Con il dragaggio senza draghe lo sfangamento dei porti diventa sostenibile?
A Marina di Carrara, durante il convegno “Nuove tecnologie per lo sfangamento sostenibile dei porti“, si è parlato della criticità rappresentata dai fanghi che creano impatti sull’ecosistema e difficoltà per gli operatori portuali. Un analogo problema lo hanno anche i gestori delle dighe destinate alla produzione idroelettrica, con impatti ambientali in questo caso per gli ecosistemi fluviali situati a valle degli invasi.
Le tecniche tradizionali di dragaggio e di “mulinazione” possono creare impatti su vaste zone anche distanti chilometri dal punto di prelievo a causa del fenomeno di “risospensione” (per non parlare di operazioni discutibili effettuate senza il rispetto delle normative ambientali vigenti). Attualmente si stanno diffondendo tecniche di dragaggio innovative e meno invasive ed una di queste in particolare è stata messa a punto da un’azienda toscana, la Decomar Spa che ha sede legale a Pontedera (PI).

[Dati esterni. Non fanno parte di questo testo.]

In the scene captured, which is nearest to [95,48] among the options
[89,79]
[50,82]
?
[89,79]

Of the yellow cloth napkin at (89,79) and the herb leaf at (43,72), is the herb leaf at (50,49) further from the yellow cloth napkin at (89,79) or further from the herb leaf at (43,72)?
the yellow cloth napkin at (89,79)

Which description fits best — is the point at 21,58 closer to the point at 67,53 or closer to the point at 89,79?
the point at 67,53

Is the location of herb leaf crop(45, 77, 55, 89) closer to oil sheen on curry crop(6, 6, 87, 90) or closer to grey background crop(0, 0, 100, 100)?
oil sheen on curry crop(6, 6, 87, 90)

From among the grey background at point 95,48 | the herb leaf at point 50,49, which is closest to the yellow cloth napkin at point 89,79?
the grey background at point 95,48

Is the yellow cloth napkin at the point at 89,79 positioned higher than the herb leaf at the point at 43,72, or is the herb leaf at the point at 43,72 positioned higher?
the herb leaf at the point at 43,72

La soluzione consiste nella produzione di una tecnologia a ricircolo che consente di operare in totale assenza di contatto con il fondale riducendo di fatto l’invasività ambientale in quanto è in grado di realizzare in-process l’asportazione dei sedimenti, la separazione granulometrica degli stessi differenziando i materiali ingombranti, ed eliminando gli eventuali inquinanti dalla frazione a granulometria maggiore. Con questa operazione al contempo si opera una riduzione in volume dell’eventuale frazione da conferire a trattamento.
Questa tecnologia, come emerso dal convegno, è applicabile anche nelle dighe tipo quella di La Penna (nel Valdarno Superiore), nella quale si sono accumulati 12 milioni di m3 di sabbia e fango. «Questo tipo di fanghi grazie all’impiego di tecnologie come quelle proposte da Decomar SpA potrebbero essere riutilizzabili come materia prima seconda per costruzioni», ha dichiarato Fabio Roggiolani, vicepresidente di G.I.G.A. (Gruppo informale per la geotermia e l’ambiente) tra gli organizzatori del convegno. Roggiolani ha promesso di monitorare lo sviluppo di queste tecnologie e di farne misurare dalle università toscane e dagli organi preposti gli effettivi risultati, «sempre che le gare si aprano anche a questa tecnologia».